** Data in this exercise **
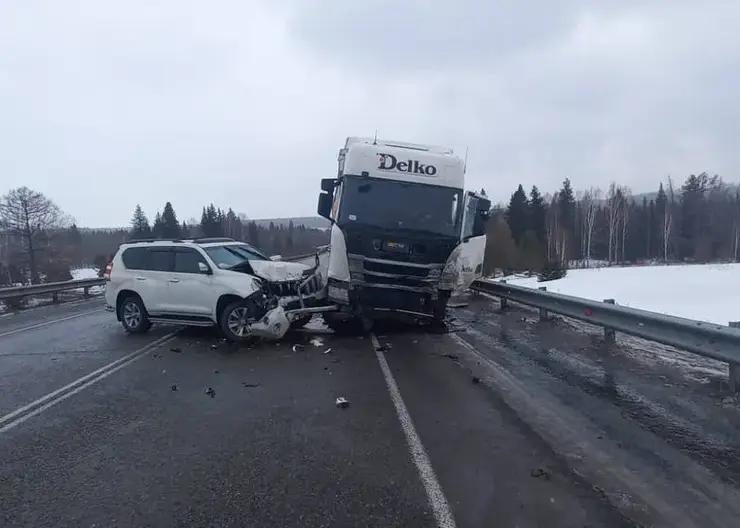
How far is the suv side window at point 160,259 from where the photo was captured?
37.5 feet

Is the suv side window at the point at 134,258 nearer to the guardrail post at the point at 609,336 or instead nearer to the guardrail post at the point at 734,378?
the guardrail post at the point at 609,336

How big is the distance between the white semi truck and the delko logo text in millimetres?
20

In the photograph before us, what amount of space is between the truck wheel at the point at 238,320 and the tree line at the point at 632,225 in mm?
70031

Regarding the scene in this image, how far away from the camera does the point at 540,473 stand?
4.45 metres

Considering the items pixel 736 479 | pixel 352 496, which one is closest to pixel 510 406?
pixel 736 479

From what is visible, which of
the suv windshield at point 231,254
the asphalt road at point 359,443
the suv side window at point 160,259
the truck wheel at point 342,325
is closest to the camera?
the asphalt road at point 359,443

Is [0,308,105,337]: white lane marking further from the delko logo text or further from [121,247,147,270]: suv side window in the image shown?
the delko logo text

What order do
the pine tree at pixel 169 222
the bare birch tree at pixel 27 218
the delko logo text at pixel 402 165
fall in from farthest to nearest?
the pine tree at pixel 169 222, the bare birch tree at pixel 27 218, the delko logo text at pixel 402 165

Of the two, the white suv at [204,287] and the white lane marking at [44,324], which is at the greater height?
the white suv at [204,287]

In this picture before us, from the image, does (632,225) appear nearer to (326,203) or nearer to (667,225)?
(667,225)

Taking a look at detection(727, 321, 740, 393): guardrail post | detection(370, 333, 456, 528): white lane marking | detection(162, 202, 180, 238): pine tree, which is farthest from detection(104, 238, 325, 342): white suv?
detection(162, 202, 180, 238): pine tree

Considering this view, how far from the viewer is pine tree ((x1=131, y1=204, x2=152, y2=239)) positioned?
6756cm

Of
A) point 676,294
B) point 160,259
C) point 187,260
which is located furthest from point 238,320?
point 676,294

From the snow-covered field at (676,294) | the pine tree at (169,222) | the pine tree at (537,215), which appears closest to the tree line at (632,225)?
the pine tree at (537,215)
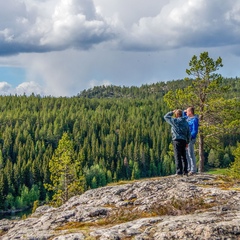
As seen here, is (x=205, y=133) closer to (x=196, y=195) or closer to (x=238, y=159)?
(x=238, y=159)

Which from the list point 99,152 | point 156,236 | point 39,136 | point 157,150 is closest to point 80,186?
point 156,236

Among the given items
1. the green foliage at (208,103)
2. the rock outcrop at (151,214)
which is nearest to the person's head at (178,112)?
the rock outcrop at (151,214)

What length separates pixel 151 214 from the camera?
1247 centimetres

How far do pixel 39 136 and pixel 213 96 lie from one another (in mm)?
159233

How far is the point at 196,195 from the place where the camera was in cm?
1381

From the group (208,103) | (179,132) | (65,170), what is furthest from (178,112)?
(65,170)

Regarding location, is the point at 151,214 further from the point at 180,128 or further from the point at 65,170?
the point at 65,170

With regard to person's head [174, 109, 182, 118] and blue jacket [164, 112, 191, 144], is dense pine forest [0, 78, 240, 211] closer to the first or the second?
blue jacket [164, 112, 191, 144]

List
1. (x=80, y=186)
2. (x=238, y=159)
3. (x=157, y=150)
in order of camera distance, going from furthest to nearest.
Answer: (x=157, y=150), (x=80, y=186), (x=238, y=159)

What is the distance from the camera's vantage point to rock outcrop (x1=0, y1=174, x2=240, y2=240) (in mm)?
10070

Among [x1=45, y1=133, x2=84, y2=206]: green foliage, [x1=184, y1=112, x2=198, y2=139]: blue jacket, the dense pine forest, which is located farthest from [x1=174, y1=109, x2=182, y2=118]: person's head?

** What you need to do **
Repeat the material exactly as it reads, without any of its pictures.

** Reply **
How far is the suv side window at point 160,259 from where the photo was captured?
37.5 feet

Is the suv side window at the point at 134,258 nearer to the guardrail post at the point at 609,336 or instead nearer to the guardrail post at the point at 734,378?
the guardrail post at the point at 609,336

How big is the distance between the white semi truck and the delko logo text in millimetres?
20

In the photograph before us, what amount of space is between the truck wheel at the point at 238,320 and the tree line at the point at 632,225 in mm?
70031

Regarding the scene in this image, how far away from the camera does the point at 540,473 stand?
4.45 metres

Considering the items pixel 736 479 | pixel 352 496, which one is closest to pixel 510 406?
pixel 736 479

From what is visible, which of
the suv windshield at point 231,254
the asphalt road at point 359,443
the suv side window at point 160,259
the truck wheel at point 342,325
is closest to the camera?
the asphalt road at point 359,443

Is [0,308,105,337]: white lane marking further from the delko logo text or further from [121,247,147,270]: suv side window in the image shown?
the delko logo text

What order do
the pine tree at pixel 169 222
the bare birch tree at pixel 27 218
the delko logo text at pixel 402 165
fall in from farthest to nearest?
the pine tree at pixel 169 222, the bare birch tree at pixel 27 218, the delko logo text at pixel 402 165

Of the two, the white suv at [204,287] and the white lane marking at [44,324], which is at the greater height?
the white suv at [204,287]

In this picture before us, from the image, does (632,225) appear nearer to (326,203) or nearer to (667,225)?
(667,225)

Taking a look at detection(727, 321, 740, 393): guardrail post | detection(370, 333, 456, 528): white lane marking | detection(162, 202, 180, 238): pine tree, which is farthest from detection(104, 238, 325, 342): white suv?
detection(162, 202, 180, 238): pine tree

Considering this view, how far from the viewer is pine tree ((x1=131, y1=204, x2=152, y2=239)) positioned?
6756cm

Of
A) point 676,294
B) point 160,259
C) point 187,260
which is located furthest from point 238,320?
point 676,294

From the snow-covered field at (676,294) | the pine tree at (169,222) | the pine tree at (537,215), which appears closest to the tree line at (632,225)?
the pine tree at (537,215)
As seen here, is (x=205, y=133) closer to (x=196, y=195) or closer to (x=238, y=159)?
(x=238, y=159)

Which from the list point 99,152 | point 156,236 | point 39,136 | point 157,150 is closest to point 80,186?
point 156,236

Among the given items
1. the green foliage at (208,103)
2. the rock outcrop at (151,214)
which is nearest to the person's head at (178,112)?
the rock outcrop at (151,214)

What length separates pixel 151 214 from the camera?
1247 centimetres

How far do pixel 39 136 and pixel 213 96 lie from one another (in mm)?
159233

How far is the point at 196,195 from the place where the camera was in cm?
1381

From the group (208,103) | (179,132) | (65,170), what is furthest from (178,112)?
(65,170)

Regarding location, is the point at 151,214 further from the point at 180,128 or further from the point at 65,170?
the point at 65,170

With regard to person's head [174, 109, 182, 118] and blue jacket [164, 112, 191, 144], is dense pine forest [0, 78, 240, 211] closer to the first or the second?
blue jacket [164, 112, 191, 144]

List
1. (x=80, y=186)
2. (x=238, y=159)
3. (x=157, y=150)
in order of camera distance, going from furthest to nearest.
Answer: (x=157, y=150), (x=80, y=186), (x=238, y=159)

What is the distance from the camera's vantage point to rock outcrop (x1=0, y1=174, x2=240, y2=240) (in mm)?
10070

Among [x1=45, y1=133, x2=84, y2=206]: green foliage, [x1=184, y1=112, x2=198, y2=139]: blue jacket, the dense pine forest, which is located farthest from [x1=174, y1=109, x2=182, y2=118]: person's head?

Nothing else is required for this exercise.